> PROBLEM:
Rewrite the records below, swapping every "utility pole" for "telephone pole" and changing nothing else. Leave the pictures out.

> SUPPLIED MATERIAL:
◇ ◇ ◇ ◇ ◇ ◇ ◇

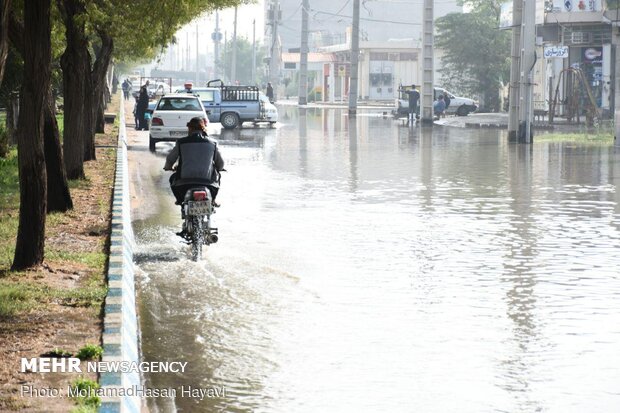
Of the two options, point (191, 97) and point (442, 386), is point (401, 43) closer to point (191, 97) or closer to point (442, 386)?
point (191, 97)

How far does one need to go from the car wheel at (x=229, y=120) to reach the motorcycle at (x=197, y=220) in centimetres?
3428

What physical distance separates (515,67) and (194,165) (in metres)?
24.4

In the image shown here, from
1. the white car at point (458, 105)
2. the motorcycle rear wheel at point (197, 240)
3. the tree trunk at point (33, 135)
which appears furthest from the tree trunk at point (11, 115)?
the white car at point (458, 105)

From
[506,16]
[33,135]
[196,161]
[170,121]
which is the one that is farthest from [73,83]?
[506,16]

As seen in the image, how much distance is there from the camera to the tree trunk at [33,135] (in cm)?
1229

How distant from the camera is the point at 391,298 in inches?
457

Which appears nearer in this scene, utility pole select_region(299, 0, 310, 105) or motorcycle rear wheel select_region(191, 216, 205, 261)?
motorcycle rear wheel select_region(191, 216, 205, 261)

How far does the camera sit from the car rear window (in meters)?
36.1

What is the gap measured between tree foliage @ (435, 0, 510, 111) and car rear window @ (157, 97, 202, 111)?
36.9 metres

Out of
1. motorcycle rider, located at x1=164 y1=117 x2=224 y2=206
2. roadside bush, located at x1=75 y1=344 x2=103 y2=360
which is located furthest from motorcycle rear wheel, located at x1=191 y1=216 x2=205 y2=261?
roadside bush, located at x1=75 y1=344 x2=103 y2=360

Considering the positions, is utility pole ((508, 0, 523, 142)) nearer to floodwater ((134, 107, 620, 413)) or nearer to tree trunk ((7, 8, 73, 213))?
floodwater ((134, 107, 620, 413))

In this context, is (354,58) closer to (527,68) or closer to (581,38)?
(581,38)

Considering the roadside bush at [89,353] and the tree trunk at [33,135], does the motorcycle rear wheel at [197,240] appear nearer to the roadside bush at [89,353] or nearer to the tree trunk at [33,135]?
the tree trunk at [33,135]

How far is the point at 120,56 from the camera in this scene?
40.0 meters
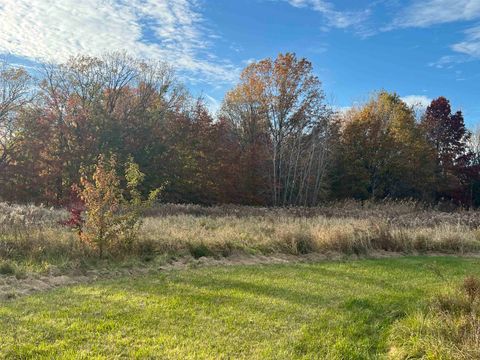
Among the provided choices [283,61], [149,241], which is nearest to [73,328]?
[149,241]

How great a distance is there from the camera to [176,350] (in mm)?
4309

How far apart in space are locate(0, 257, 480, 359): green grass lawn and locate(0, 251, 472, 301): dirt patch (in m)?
0.46

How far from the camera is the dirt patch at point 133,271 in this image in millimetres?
6781

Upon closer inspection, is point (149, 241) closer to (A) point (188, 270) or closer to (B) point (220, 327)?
(A) point (188, 270)

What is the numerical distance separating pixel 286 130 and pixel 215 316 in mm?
29613

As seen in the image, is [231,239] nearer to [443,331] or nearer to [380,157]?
[443,331]

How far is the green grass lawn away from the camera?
4387 millimetres

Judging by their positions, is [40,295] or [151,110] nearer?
[40,295]

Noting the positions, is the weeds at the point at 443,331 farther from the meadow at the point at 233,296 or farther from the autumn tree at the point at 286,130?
the autumn tree at the point at 286,130

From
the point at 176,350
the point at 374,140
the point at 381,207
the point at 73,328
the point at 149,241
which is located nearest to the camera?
the point at 176,350

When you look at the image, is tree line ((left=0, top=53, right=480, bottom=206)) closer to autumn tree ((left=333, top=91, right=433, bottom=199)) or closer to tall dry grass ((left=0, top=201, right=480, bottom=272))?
autumn tree ((left=333, top=91, right=433, bottom=199))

◇ ◇ ◇ ◇ ◇ ◇ ◇

> ANSWER IN FULL:
Of the two options, point (191, 97) and point (442, 386), is point (401, 43) closer to point (191, 97) or closer to point (442, 386)?
point (191, 97)

How far does one need to go from the car wheel at (x=229, y=120) to reach the motorcycle at (x=197, y=220) in centimetres?
3428

What physical distance separates (515,67) and (194,165) (in metres)?
24.4

In the image shown here, from
1. the white car at point (458, 105)
2. the motorcycle rear wheel at point (197, 240)
3. the tree trunk at point (33, 135)
which appears furthest from the tree trunk at point (11, 115)?
the white car at point (458, 105)

From
[506,16]
[33,135]
[196,161]
[170,121]
which is the one that is farthest from [73,83]?
[506,16]

As seen in the image, how much distance is there from the camera to the tree trunk at [33,135] (in cm)?
1229

How distant from the camera is the point at 391,298 in inches?
457

Which appears nearer in this scene, telephone pole select_region(299, 0, 310, 105) or motorcycle rear wheel select_region(191, 216, 205, 261)?
motorcycle rear wheel select_region(191, 216, 205, 261)

How far does the camera sit from the car rear window (in meters)?
36.1

What is the gap measured between tree foliage @ (435, 0, 510, 111) and car rear window @ (157, 97, 202, 111)?
36.9 metres

Out of
1. motorcycle rider, located at x1=164 y1=117 x2=224 y2=206
2. roadside bush, located at x1=75 y1=344 x2=103 y2=360
which is located furthest from motorcycle rear wheel, located at x1=191 y1=216 x2=205 y2=261?
roadside bush, located at x1=75 y1=344 x2=103 y2=360

Considering the positions, is telephone pole ((508, 0, 523, 142)) nearer to floodwater ((134, 107, 620, 413)) or nearer to tree trunk ((7, 8, 73, 213))?
floodwater ((134, 107, 620, 413))

In this context, is (354,58) closer to (527,68) or closer to (581,38)?
(581,38)

Considering the roadside bush at [89,353] and the tree trunk at [33,135], does the motorcycle rear wheel at [197,240] appear nearer to the roadside bush at [89,353] or nearer to the tree trunk at [33,135]?
the tree trunk at [33,135]

How far is the point at 120,56 from the camera in this scene?
40.0 meters
Among the provided choices [283,61], [149,241], which is nearest to [73,328]?
[149,241]

How great a distance is there from the camera to [176,350] (in mm)?
4309

How far apart in space are locate(0, 257, 480, 359): green grass lawn and locate(0, 251, 472, 301): dirt patch (in m)?
0.46

How far from the camera is the dirt patch at point 133,271 in this image in millimetres?
6781

Upon closer inspection, is point (149, 241) closer to (A) point (188, 270) or closer to (B) point (220, 327)?
(A) point (188, 270)

What is the numerical distance separating pixel 286 130 and pixel 215 316 in mm?
29613

As seen in the image, is [231,239] nearer to [443,331] or nearer to [380,157]?
[443,331]

How far is the green grass lawn away from the camera?
4387 millimetres

Judging by their positions, is [40,295] or [151,110] nearer?
[40,295]

Noting the positions, is the weeds at the point at 443,331 farther from the meadow at the point at 233,296 or farther from the autumn tree at the point at 286,130?
the autumn tree at the point at 286,130

From
the point at 176,350
the point at 374,140
the point at 381,207
the point at 73,328
the point at 149,241
which is located nearest to the camera?
the point at 176,350

When you look at the image, is tree line ((left=0, top=53, right=480, bottom=206)) closer to autumn tree ((left=333, top=91, right=433, bottom=199)) or closer to tall dry grass ((left=0, top=201, right=480, bottom=272))?
autumn tree ((left=333, top=91, right=433, bottom=199))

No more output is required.